AIM OF THE EXERCISE:
Resume the forum thread about the San Mai gyuto from the point where it stops.

# 250 San Mai Gyuto



## BT11 (Jul 3, 2020)

Gday KKF,
Quick intro. I've been a spare time maker for roughly 5 years. I go by Brook Turner Blades on Insta etc. I make because its fun and interesting. Recently build myself a hydraulic press so I'll be knocking out more stuff similar to this one in the future.

Recent custom I finished.

250x53mm San Mai Gyuto forged from wrought Iron, nickel with a CruforgeV carbon steel core.
Arizona Ironwood, nickel and ancient Jarrah western handle
3.4mm thick spine at the heel, tapering down to a nice thin tip.
Weight was about 251g
Burnt Oak saya with matching Ironwood pin

Cheers for looking


----------



## Tim Rowland (Jul 3, 2020)

Nice to see you on here.


----------



## BT11 (Jul 4, 2020)

Tim Rowland said:


> Nice to see you on here.


Cheers Tim


----------



## Geigs (Jul 4, 2020)

great looking knife, the handle is really well done too. Love me some jarrah!


----------



## Matt Zilliox (Jul 5, 2020)

Good job. I like this style. I want to rub it on some stones


----------



## vl2k1 (Jul 5, 2020)

Wow! Very nice. Did you enjoy working with wrought Iron?


----------



## captaincaed (Jul 5, 2020)

Man that's clean. How is grinding the CruForge?


----------



## kbright (Jul 5, 2020)

Very nice work. Show us some more.


----------



## valgard (Jul 5, 2020)

Sup Brook!


----------



## BT11 (Jul 7, 2020)

Geigs said:


> great looking knife, the handle is really well done too. Love me some jarrah!


Thanks mate! The jarrah has some intense fiddleback in it which unfortunately I couldn't get to pop when polished


----------



## BT11 (Jul 7, 2020)

Matt Zilliox said:


> Good job. I like this style. I want to rub it on some stones


Cheers Matt. I dare say the new owner will do exactly that at some point!


----------



## BT11 (Jul 7, 2020)

vl2k1 said:


> Wow! Very nice. Did you enjoy working with wrought Iron?


Thanks! Wrought iron isn't too bad to work with. You do need to keep it a bit hotter when forging otherwise it has a tendency to rip/tear itself apart. Clogs belts a little when grinding, but is super easy to hand sand afterwards. Plus it looks interesting


----------



## BT11 (Jul 7, 2020)

captaincaed said:


> Man that's clean. How is grinding the CruForge?


Grinding it is fine. But hand sanding it is a bit more difficult. Definitely has some abrasion resistance with that added vanadium in the steel.


----------



## BT11 (Jul 7, 2020)

Source data
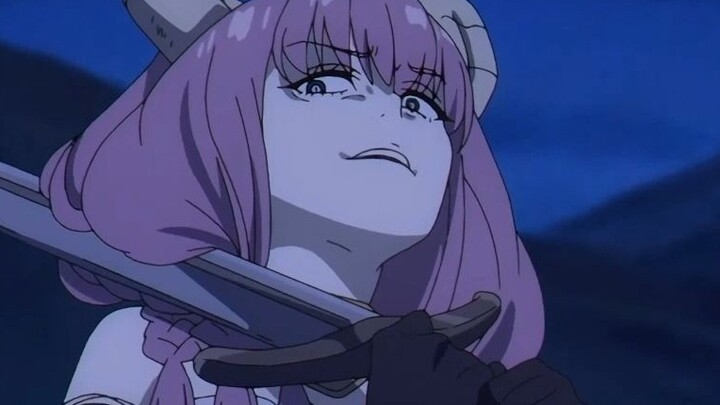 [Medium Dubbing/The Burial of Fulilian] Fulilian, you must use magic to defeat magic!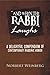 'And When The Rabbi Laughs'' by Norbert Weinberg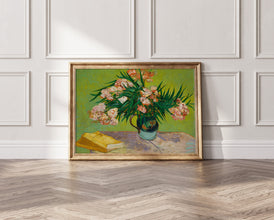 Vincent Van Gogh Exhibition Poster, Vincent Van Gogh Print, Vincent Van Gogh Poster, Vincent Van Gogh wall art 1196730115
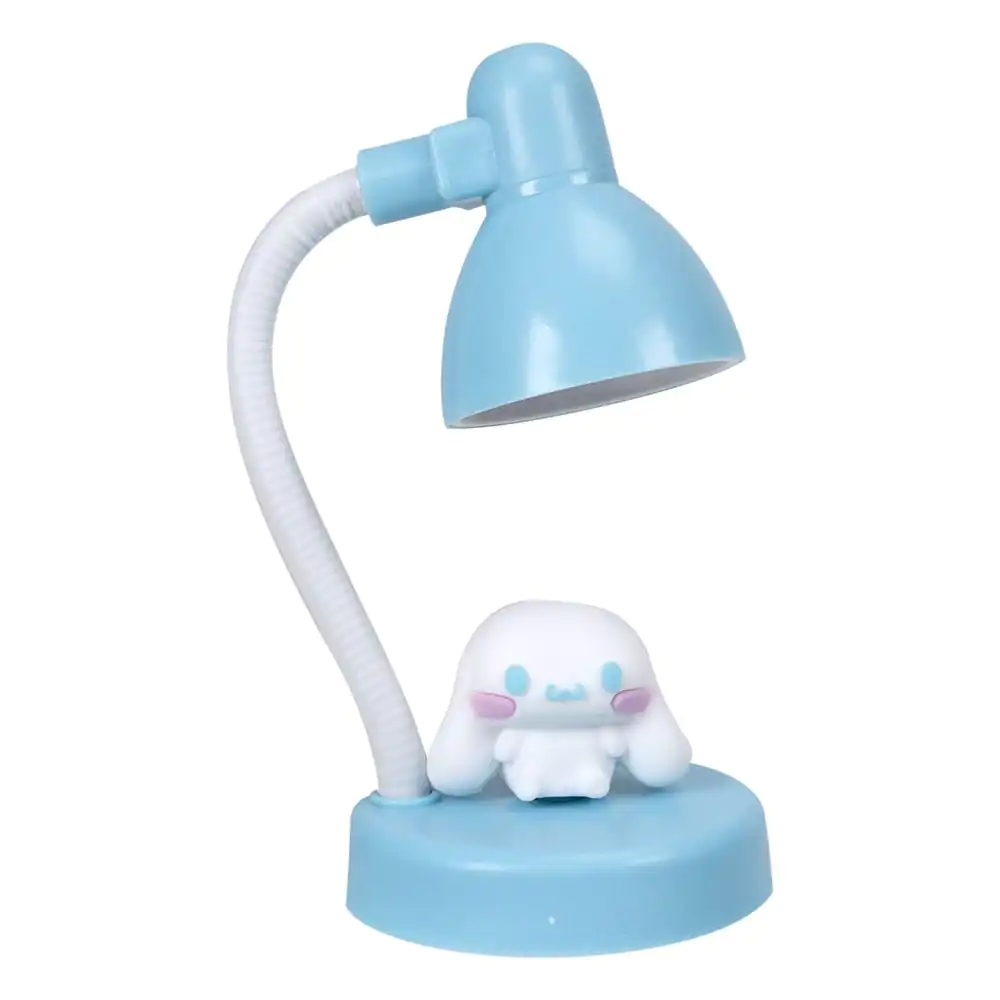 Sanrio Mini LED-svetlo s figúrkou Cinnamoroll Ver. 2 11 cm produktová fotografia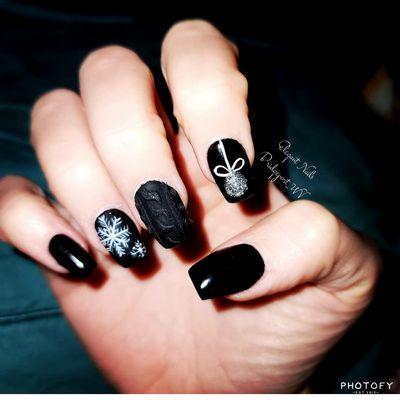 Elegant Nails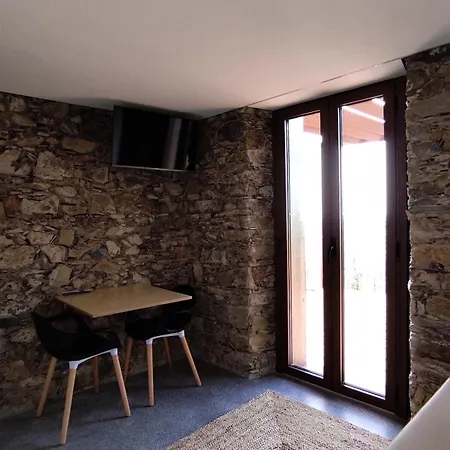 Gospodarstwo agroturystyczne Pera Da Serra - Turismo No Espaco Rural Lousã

EXPECTED ANSWER:
kbright said:


> Very nice work. Show us some more.


Thanks mate! Will post up some more works as I slowly get around to finishing them


----------



## BT11 (Jul 7, 2020)

valgard said:


> Sup Brook!


Yo Cuban stone lord


----------



## captaincaed (Jul 7, 2020)

BT11 said:


> Grinding it is fine. But hand sanding it is a bit more difficult. Definitely has some abrasion resistance with that added vanadium in the steel.


Yeah its not much but I keep.hearing horror stories for the finishing steps


----------



## BT11 (Jul 7, 2020)

captaincaed said:


> Yeah its not much but I keep.hearing horror stories for the finishing steps



I'd put it somewhere in-between Hitachi Blue2 (on the easier side) and RWL34/Damasteel or Hitachi AO Super (on the pain in the butt side) to hand sand. 

I forged out a mono steel Cruforge blade a while back and sent it out for some testing. I stopped hand sanding it at 600 grit because it was hell. The guy liked the steel, and ended up doing a full Jnat polish on it. Glutton for punishment


----------



## captaincaed (Jul 8, 2020)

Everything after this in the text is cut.